▶ _STATED GOAL_
In the rows from the line containing "Between point 263,38" through the end of the rows, change every "seems" to "appears" and leave everything else as it is. Give back only those lines.

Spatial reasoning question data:
★ ★ ★ ★ ★
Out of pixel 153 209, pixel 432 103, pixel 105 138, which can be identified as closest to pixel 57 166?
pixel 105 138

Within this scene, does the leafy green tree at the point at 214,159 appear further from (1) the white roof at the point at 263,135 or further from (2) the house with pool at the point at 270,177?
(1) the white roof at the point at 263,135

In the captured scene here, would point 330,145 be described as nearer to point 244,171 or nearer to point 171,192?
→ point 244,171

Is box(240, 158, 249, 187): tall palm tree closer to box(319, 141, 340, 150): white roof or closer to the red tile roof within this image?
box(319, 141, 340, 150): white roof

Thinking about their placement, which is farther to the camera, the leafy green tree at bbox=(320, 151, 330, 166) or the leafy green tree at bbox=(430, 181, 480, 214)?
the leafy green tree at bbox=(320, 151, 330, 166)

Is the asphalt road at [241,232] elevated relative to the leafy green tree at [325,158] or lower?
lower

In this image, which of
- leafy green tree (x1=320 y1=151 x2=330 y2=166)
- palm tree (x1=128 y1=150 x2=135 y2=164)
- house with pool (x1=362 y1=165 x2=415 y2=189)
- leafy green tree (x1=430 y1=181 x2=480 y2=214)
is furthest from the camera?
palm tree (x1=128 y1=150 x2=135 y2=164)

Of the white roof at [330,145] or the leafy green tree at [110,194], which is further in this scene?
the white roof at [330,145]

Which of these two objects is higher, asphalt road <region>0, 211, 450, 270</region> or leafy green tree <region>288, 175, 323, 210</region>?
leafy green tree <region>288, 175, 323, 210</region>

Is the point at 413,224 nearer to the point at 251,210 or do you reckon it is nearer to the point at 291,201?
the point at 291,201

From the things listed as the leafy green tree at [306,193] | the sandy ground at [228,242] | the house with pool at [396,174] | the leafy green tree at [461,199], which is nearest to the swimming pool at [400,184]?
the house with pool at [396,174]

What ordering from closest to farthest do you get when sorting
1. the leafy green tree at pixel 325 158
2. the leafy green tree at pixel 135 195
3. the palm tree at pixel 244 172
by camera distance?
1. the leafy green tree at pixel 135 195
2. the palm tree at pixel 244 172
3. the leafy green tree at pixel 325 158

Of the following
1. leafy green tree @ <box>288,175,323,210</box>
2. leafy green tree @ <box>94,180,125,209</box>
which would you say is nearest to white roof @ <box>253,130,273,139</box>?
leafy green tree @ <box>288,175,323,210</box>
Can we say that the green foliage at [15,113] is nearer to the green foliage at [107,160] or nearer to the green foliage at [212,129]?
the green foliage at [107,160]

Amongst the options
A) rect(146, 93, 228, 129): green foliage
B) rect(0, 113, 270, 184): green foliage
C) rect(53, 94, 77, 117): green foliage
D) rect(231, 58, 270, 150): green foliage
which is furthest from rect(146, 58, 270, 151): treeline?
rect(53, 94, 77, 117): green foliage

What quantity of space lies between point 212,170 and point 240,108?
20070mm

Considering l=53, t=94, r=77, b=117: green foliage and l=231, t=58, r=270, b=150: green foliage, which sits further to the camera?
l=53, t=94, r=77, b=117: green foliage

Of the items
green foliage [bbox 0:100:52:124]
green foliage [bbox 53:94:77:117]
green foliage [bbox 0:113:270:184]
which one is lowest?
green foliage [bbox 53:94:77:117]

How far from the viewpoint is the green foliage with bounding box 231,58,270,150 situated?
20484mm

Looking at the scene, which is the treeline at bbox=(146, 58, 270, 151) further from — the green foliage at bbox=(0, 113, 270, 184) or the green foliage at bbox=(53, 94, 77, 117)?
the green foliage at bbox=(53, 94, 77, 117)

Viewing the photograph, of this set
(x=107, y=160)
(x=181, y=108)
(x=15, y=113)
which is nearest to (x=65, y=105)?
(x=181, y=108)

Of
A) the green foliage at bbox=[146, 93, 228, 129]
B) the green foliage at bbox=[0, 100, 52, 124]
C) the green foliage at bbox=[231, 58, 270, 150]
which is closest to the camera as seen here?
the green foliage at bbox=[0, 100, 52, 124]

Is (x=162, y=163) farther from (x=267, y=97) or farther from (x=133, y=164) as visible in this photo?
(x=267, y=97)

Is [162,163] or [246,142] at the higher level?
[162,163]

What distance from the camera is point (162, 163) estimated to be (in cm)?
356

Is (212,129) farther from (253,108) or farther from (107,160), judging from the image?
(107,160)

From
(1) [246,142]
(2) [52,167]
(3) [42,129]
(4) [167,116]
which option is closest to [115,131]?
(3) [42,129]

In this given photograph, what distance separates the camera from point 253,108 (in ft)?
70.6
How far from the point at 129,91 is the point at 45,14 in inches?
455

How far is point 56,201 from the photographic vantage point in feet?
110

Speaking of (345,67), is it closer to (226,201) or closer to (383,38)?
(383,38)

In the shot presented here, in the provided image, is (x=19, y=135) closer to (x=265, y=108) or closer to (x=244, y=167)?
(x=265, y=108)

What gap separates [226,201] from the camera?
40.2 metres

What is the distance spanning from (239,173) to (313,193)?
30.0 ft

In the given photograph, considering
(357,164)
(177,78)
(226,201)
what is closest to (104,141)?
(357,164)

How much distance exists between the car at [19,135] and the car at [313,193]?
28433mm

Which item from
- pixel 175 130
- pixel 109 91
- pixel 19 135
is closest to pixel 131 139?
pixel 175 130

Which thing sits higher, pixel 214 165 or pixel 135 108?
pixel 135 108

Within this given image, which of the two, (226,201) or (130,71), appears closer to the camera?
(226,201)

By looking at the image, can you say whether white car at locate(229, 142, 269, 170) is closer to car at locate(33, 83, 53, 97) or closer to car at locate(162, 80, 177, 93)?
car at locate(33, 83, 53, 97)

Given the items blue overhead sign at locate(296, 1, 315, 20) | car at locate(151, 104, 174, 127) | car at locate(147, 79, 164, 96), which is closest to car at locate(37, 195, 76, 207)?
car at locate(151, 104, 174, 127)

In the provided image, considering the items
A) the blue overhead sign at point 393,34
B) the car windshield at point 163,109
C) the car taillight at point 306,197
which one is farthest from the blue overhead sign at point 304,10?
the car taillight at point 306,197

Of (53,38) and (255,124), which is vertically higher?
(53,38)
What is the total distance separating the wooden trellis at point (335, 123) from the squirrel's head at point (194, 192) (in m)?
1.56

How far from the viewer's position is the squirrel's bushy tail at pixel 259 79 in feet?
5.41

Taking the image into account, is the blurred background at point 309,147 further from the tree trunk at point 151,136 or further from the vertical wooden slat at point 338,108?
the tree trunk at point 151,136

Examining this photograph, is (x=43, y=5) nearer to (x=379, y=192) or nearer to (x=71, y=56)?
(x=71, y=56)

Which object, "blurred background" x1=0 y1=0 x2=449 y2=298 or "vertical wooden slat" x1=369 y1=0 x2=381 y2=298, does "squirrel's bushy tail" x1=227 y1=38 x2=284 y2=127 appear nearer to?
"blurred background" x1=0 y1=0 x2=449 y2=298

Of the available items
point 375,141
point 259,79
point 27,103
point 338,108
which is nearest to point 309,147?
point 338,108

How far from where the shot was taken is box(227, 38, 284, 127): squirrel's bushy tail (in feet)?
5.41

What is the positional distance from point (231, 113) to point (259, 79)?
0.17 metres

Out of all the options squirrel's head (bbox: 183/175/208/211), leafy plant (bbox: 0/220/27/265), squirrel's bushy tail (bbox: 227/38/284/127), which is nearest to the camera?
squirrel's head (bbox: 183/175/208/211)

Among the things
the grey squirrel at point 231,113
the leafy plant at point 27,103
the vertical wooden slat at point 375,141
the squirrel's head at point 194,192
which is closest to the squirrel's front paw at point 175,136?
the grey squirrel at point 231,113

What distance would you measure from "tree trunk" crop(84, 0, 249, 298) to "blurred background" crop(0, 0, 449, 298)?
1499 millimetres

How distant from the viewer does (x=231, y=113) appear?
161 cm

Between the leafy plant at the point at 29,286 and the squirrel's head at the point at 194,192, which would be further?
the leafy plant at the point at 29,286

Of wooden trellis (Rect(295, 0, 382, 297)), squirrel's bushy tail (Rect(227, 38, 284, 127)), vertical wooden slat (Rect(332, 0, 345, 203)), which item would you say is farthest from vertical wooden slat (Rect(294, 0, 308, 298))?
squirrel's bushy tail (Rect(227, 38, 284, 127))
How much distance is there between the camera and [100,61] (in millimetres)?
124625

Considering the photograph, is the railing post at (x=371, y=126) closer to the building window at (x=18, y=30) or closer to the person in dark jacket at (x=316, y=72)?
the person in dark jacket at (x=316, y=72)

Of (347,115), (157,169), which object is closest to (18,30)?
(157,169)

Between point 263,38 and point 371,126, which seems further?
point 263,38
★ ★ ★ ★ ★
▶ _RESPONSE_
Between point 263,38 and point 371,126, which appears further?
point 263,38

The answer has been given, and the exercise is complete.